Set down word for word every line of the material below, from the line containing "Within this photo, what" through the end of the material.
**** Data provided
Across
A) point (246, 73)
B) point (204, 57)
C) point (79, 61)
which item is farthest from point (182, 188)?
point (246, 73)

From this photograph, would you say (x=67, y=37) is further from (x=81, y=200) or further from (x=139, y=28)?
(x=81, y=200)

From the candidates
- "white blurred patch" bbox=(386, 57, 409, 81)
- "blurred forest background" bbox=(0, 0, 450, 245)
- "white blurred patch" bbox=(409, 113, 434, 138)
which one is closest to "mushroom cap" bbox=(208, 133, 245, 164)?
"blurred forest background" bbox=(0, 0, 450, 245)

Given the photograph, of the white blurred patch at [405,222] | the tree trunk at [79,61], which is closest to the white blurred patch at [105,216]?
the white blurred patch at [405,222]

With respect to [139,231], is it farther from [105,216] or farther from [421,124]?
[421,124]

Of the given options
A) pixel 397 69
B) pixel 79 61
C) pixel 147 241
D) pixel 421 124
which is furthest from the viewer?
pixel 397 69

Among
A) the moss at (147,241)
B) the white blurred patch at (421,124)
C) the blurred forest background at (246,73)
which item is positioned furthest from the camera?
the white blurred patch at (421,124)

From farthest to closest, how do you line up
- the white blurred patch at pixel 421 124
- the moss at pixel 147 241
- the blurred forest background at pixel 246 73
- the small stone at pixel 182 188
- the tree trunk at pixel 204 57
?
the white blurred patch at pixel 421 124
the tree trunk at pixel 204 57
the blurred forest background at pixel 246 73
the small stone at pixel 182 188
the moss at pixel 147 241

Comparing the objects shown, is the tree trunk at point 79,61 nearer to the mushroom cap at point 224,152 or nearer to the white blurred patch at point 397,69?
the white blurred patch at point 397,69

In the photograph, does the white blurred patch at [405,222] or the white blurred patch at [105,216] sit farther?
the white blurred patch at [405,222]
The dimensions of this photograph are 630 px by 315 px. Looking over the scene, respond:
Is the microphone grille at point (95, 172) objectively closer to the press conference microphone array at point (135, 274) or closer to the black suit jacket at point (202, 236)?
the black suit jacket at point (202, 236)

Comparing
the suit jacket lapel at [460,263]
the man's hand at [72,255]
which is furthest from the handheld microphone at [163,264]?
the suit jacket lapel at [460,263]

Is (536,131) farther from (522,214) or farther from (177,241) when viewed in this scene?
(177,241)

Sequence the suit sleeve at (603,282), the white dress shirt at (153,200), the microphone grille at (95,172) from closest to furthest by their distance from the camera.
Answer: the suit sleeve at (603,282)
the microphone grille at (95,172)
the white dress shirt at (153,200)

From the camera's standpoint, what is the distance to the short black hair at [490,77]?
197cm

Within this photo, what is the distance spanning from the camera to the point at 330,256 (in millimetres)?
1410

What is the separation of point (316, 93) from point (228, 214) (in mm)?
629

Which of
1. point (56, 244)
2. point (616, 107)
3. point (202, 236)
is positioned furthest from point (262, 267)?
********
* **The response**:
Within this photo, what is the distance spanning from the camera to the point at 330,256 (in millimetres)?
1410

What is the separation of point (316, 93) from point (228, 214) (in mm)?
629

Which of
1. point (56, 244)
2. point (616, 107)
3. point (202, 236)
is positioned furthest from point (262, 267)?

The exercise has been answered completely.